To date, only 2% of applicants to the Beef Data and Genomics Programme (BDGP) have notified the Department of Agriculture of their wish to withdraw from the programme.

According to the Department’s latest figures, despite the withdrawals, there remains over 29,000 applicants in the scheme.

BDGP was launched on May 5 and the Department has said that it received almost 30,000 applications by the extended closing date of June 5.

The number of applicants to the programme are significantly less than the 35,000 farmers the Minister for Agriculture, Simon Coveney, had hoped would enter the scheme.

The programme forms part of Ireland’s Rural Development Programme (RDP) and allocates funding of some €300m over the next six years to suckler farmers in Ireland.

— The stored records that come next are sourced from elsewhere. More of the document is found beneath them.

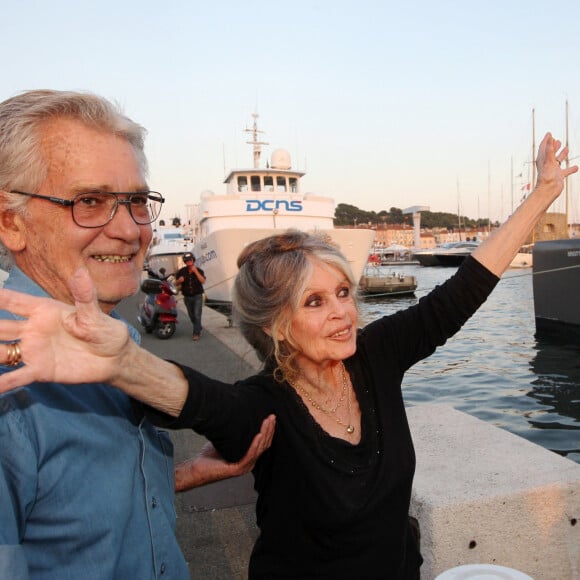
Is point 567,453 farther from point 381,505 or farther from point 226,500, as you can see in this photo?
point 381,505

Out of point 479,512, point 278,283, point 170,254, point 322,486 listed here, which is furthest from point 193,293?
point 170,254

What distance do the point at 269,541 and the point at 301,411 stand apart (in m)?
0.45

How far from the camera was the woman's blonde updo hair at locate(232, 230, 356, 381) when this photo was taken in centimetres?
206

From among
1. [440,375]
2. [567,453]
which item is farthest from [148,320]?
[567,453]

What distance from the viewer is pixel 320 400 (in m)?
2.07

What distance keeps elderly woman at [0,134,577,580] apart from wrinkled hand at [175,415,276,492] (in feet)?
0.09

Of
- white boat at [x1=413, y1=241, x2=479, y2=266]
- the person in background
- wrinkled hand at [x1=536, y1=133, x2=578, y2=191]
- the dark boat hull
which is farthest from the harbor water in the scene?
white boat at [x1=413, y1=241, x2=479, y2=266]

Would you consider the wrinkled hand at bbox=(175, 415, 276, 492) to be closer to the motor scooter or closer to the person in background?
the person in background

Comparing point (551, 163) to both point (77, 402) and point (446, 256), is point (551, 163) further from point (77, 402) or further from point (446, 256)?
point (446, 256)

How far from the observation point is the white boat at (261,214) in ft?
70.9

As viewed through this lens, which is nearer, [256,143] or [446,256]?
[256,143]

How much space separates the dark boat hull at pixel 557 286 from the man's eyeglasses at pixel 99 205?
13617 millimetres

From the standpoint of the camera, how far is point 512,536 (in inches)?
103

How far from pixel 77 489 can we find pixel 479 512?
1.97 metres
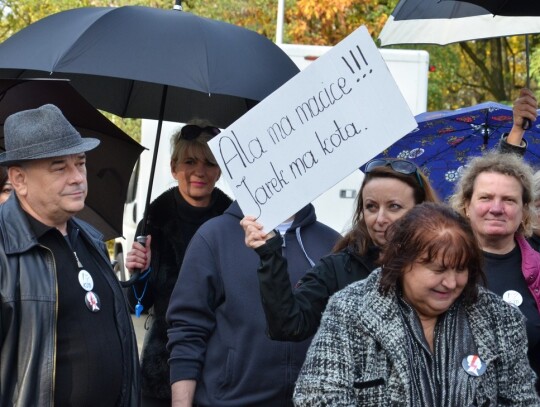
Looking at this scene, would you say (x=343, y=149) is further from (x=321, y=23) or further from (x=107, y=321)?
(x=321, y=23)

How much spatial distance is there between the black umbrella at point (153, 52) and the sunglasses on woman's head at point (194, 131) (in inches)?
16.3

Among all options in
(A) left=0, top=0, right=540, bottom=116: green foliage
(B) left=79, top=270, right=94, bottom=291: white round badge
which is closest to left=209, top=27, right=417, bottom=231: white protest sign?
(B) left=79, top=270, right=94, bottom=291: white round badge

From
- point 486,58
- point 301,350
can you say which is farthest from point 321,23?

The Department has said that the BDGP builds on the large strategic investment in data recording and genomics which has been made in recent years, and will ultimately bring about fundamental improvements to the entire sector by substantially improving the genetic quality of the national beef herd.

The programme had come in for much criticism from both farmers and farm organisations, who have said that the programme is unworkable and over complicated.

They have also expressed their concern that the six-year commitment is too much.

Participants in the genomics programme will receive a payment of €142.50/ha for the first 6.66 payable hectares under the scheme, and €120 per payable hectare after that.